Last updated on September 22nd, 2023 at 02:40 pm

The Portuguese Web Archive respects the access restrictions imposed by the authors through the Robots Exclusion Protocol. Therefore, it is important that the authors authorize the harvest of important content from their sites, such as image or style sheet CSS files, so that they can be preserved.

The Robots Exclusion Protocol (REP) can be used to list contents that should not be crawled and archived.

The access restrictions should be specified on a single file named robots.txt that is hosted on the root directory of a site (e.g. http://arquivo.pt/robots.txt).

Allow web archive crawlers to harvest all the files required to reproduce pages

  • Search engines just need to crawl textual contents to present results from a site.
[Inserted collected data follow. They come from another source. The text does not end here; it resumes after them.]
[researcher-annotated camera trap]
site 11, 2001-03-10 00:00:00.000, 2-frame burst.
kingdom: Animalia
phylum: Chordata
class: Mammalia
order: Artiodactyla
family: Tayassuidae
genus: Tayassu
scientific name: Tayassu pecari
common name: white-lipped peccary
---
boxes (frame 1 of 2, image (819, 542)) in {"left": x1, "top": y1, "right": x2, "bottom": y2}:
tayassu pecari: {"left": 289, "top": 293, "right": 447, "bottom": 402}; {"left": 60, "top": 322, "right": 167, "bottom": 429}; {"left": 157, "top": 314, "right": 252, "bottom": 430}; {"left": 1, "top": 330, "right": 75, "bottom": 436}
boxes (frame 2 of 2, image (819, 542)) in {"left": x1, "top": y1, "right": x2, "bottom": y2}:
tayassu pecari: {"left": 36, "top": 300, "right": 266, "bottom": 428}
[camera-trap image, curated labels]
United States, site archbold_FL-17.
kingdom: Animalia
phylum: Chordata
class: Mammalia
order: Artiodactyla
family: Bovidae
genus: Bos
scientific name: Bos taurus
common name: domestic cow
However, in 2014 Google started using the appearance of the site as a parameter to decide the position of a page in Google’s results, since Google believes that if there are poorly maintained the page shouldn’t be in the first results of a search (see more).
  • Web archives need all the files embedded on a web page to later reproduce it (e.g. CSS, JavaScript or image files).
  • Default Robots Exclusion in some Content Management Systems needs to be changed to enable efficient web archiving (e.g. WordPress, Joomla, Mambo)
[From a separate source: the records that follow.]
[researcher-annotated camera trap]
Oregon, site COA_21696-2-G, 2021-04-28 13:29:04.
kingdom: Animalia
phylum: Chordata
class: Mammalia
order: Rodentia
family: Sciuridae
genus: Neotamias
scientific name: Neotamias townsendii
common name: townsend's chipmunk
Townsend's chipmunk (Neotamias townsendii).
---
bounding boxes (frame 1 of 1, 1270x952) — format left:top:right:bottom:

Allowing the full crawl of a site by the Portuguese Web Archive

Put in the beginning of robots.txt:

User-agent: Arquivo-web-crawler 
Disallow:

Disallow harmful contents for crawlers

Authors can contribute to facilitate web archiving by using REP to identify irrelevant for archiving or harmful contents for crawlers. This way:

  • The visited sites save resources (e.g. bandwidth)
  • The Portuguese Web Archive saves resources ( e.g. disk space)
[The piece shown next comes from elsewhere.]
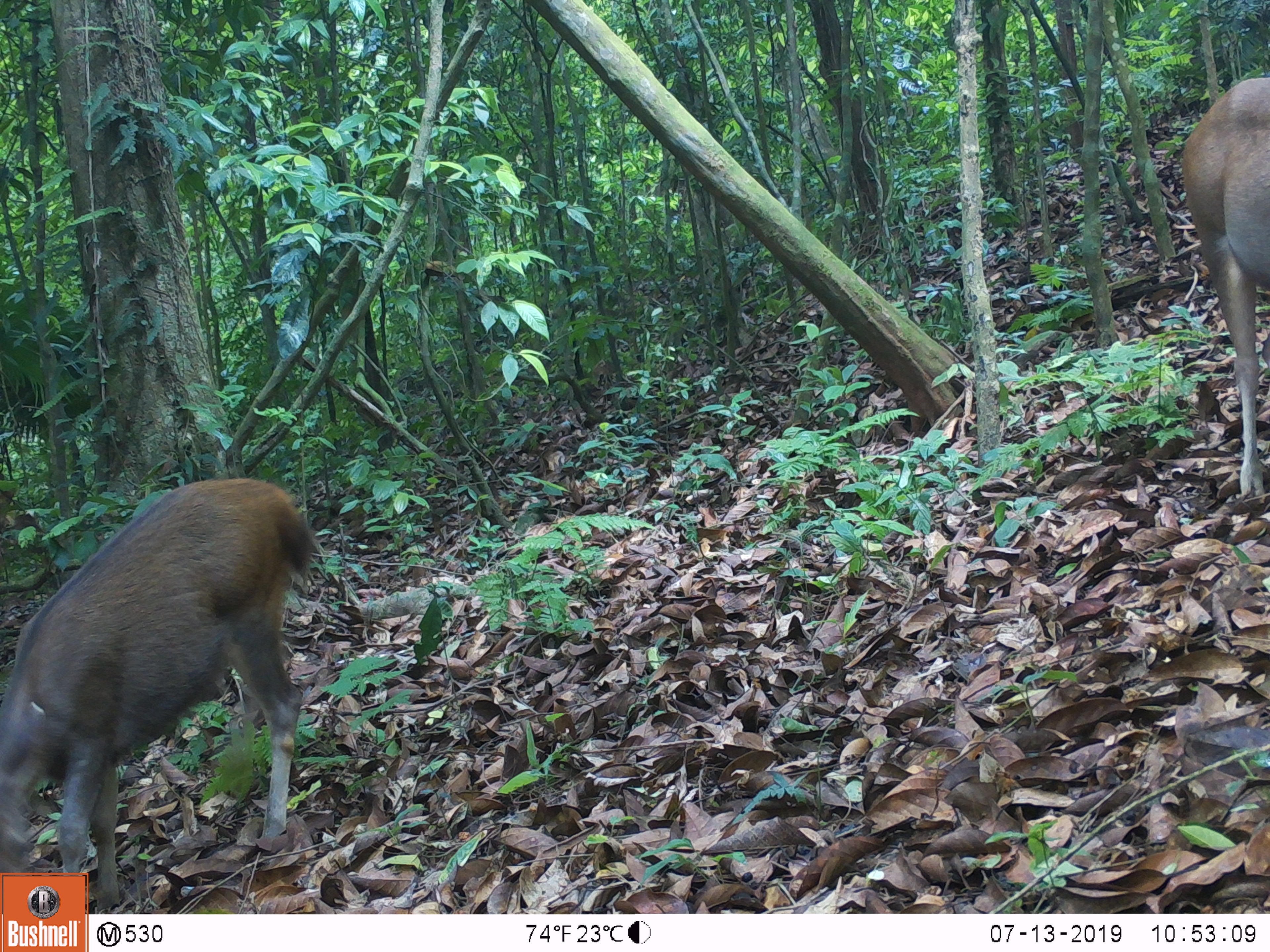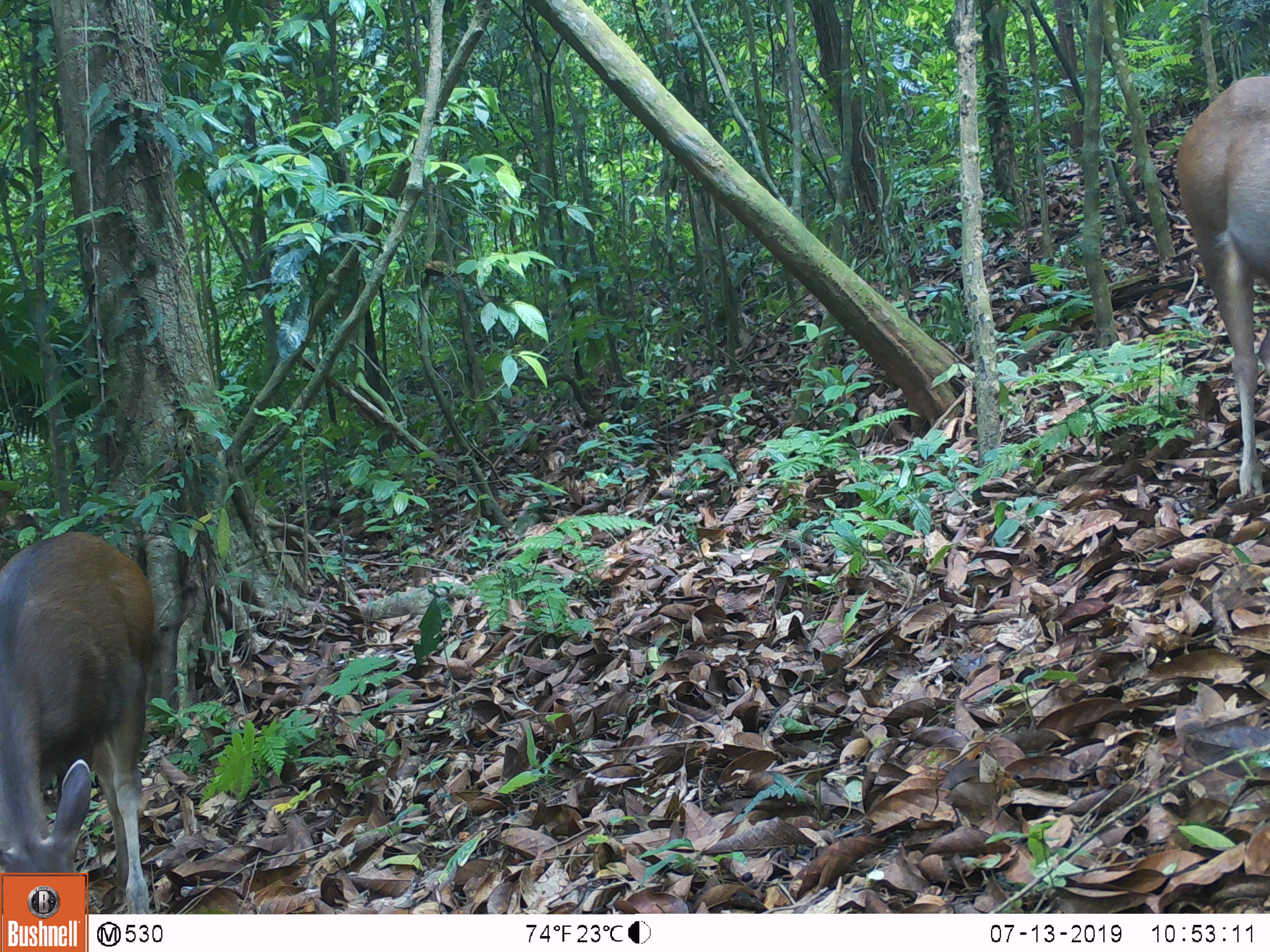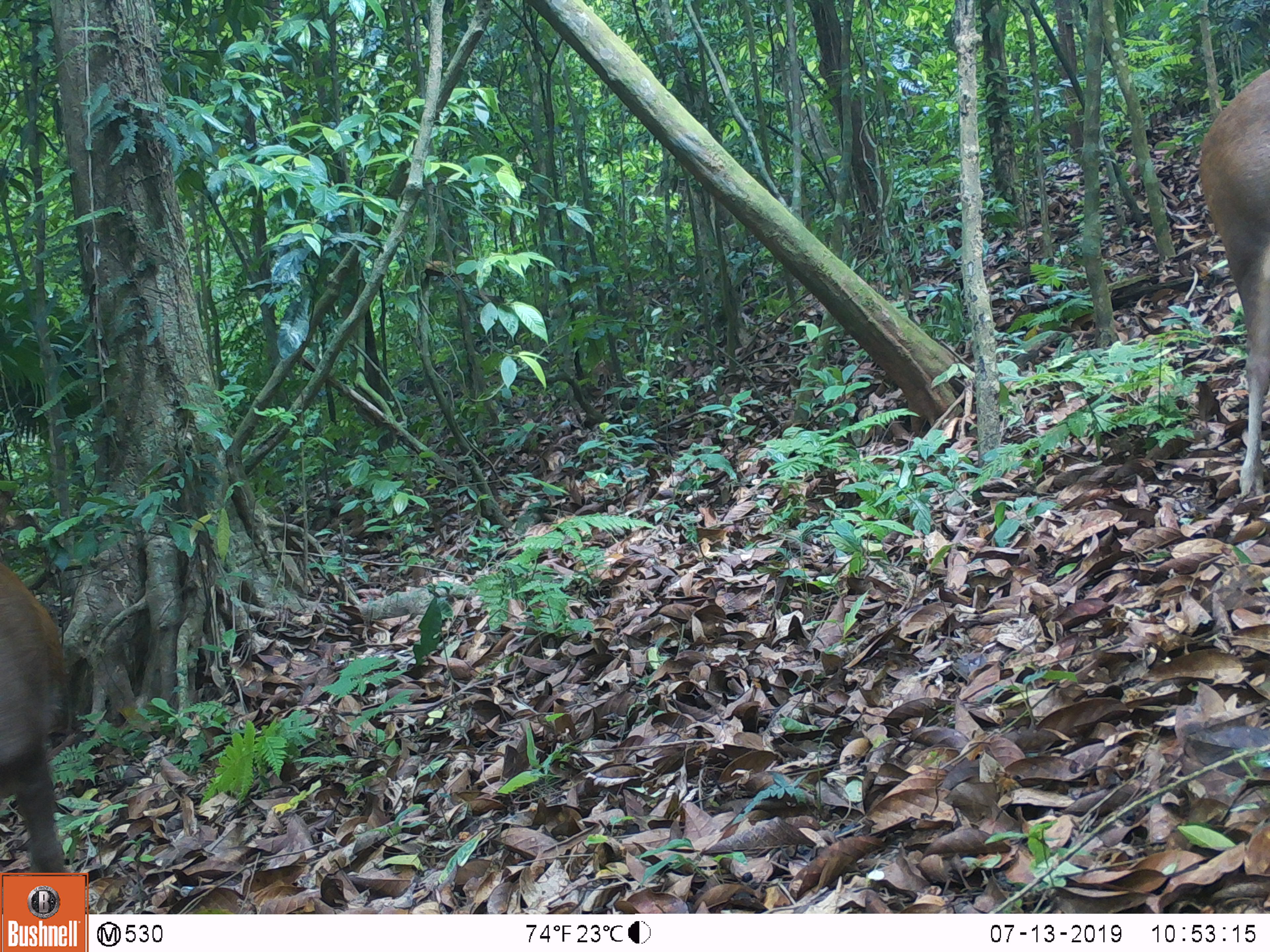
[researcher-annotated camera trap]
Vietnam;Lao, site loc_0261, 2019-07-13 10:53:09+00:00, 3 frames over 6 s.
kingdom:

Disallowing the crawl of a directory using robots.txt

For instance, a robots.txt file with the following instructions, would forbid the crawl by the Portuguese Web Archive of all the contents under the folder /calendar/:

User-agent: Arquivo-web-crawler 
Disallow: /calendar/

Disallowing the crawl and indexing of page using the meta-tag ROBOTS

Alternatively, access restrictions can be described on each page, through the inclusion of the meta tag ROBOTS in its source code.

The following example would forbid the crawl and indexing of the page by all robots:

<meta name="ROBOTS" content="NOINDEX, NOFOLLOW" />

The exclusions defined through the ROBOTS meta tag are applied to all robots, including search engines, such as Google.